En ce qui concerne les prises de commandes, elles s’élèvent à 3,09 milliards d’euros soit en baisse de 10 % comparée au trimestre dernier. Elles sont principalement le fait d’une commande de véhicules blindés par l’armée française. Ce montant des commandes, inférieur au consensus de prévisions du marché, est à relativiser : en effet le groupe Thales espère une forte demande dans les mois à venir. “Plusieurs contrats importants sont en cours de finalisation, en particulier dans la défense et dans le domaine spatial” selon Patrice Caine, PDG de Thales, faisant notamment référence au contrat naval en cours de finalisation pour équiper les frégates de la marine allemande MKS 180 via sa filiale néerlandaise.
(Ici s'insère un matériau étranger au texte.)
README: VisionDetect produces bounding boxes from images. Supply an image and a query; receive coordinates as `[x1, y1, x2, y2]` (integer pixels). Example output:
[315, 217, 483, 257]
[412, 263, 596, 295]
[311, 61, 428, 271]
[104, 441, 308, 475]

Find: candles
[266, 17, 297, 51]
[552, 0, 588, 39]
En définitive, les résultats de ce trimestre devraient rassurer les investisseurs concernant les perspectives à venir. Thales a confirmé tous ses objectifs financiers annuels qui tenaient déjà compte de la faible vitesse de redressement du trafic aérien et du faible investissement des entreprises dans la cybersécurité : conformément à ce qui avait été annoncé il y a trois mois, le chiffre d'affaires de l’année 2020 devrait être compris entre 16,5 milliards et 17,2 milliards d'euros et le résultat opérationnel devrait se situer entre 1,3 milliard et 1,4 milliard d'euros.